The practice of the Church is governed by Canon Law. The Church legislates that baptised Catholics must observe the correct form for the validity of their marriage to be recognised unless there is a formal dispensation from same. Because for baptised Catholics marriage is a sacrament, the wedding must be celebrated in accordance with the official rite of marriage, be witnessed by a priest or deacon and two lay witnesses and be celebrated in a designated place (either a church or oratory.) This law applies to every baptised Catholic regardless of status, be they prince or pauper, Prime Minister or unemployed.
(One could argue that this law might need to be revised given that Boris Johnson was married for 27 years to Marina Wheeler and they had four children together. Before that he was married to Allegra Mostyn-Owen. But that is a separate issue).
Boris Johnson is a baptised Catholic. His previous weddings were not conducted in accordance with the rite of the Catholic Church and are therefore invalid in the eyes of the Church. Carrie Symonds is a practicing Catholic and therefore entitled to be married in the Church in accordance with the norms for marriage.
The columnists made much of the fact that the wedding took place in Westminster Cathedral. “The fact that it took place in a Catholic church – not just any Catholic church either, but the grandmother of them all in Britain, Westminster Cathedral – despite the groom Boris Johnson being a twice-divorced Anglican rightly raised the hackles of Catholics.” This of course conveniently ignores the very salient fact that Ms Symonds is a practicing Catholic and is a parishioner in the Cathedral Parish of Westminster. All baptised Catholics are encouraged (nay exhorted) to be married in their parish church regardless of its architectural status or significance.
No doubt many will argue that Canon Law, governing the validity of Church marriages, is a subterfuge which enables the Church to uphold the indissolubility of marriage and at the same time to remarry those who are divorced. I will discuss the issue of annulments in a future column. But we must also take cognisance of the fact that for a civil marriage to be valid, it must be contracted in accordance with the civilly designated form (i.e., before an officially appointed solemniser and two witnesses and in an agreed place). Otherwise the marriage is null and void and the parties are free to marry again without having to go through a divorce procedure.

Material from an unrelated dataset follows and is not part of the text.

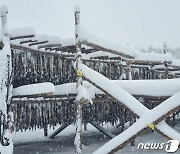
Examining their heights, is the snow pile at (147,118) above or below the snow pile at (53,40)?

Ms O’Connell also erroneously stated: “the view of Canon Law on… weddings which happen in other churches is clear, as we were reminded last week: they don’t count.” Wrong again. The Church recognises the natural (i.e. non-sacramental) marriage of all non-Catholics. This means that if people of other faiths or none were civilly married or married in another religious ceremony they would not be allowed to remarry in the Church having divorced their spouse.
Whatever way we feel about the Canon Law of marriage, we can be assured that the law applies equally and impartially to all. Ms O’Connell raises other serious questions, particularly in relation to the reception of Church doctrine by the laity, wherein there may be a whiff of hypocrisy. But if The Guardian newspaper (no friend of Boris Johnson) can report that the Prime Minister was not afforded special preference by virtue of status, surely our mainstream national media should also strive to ensure unbiased reporting of ecclesial events.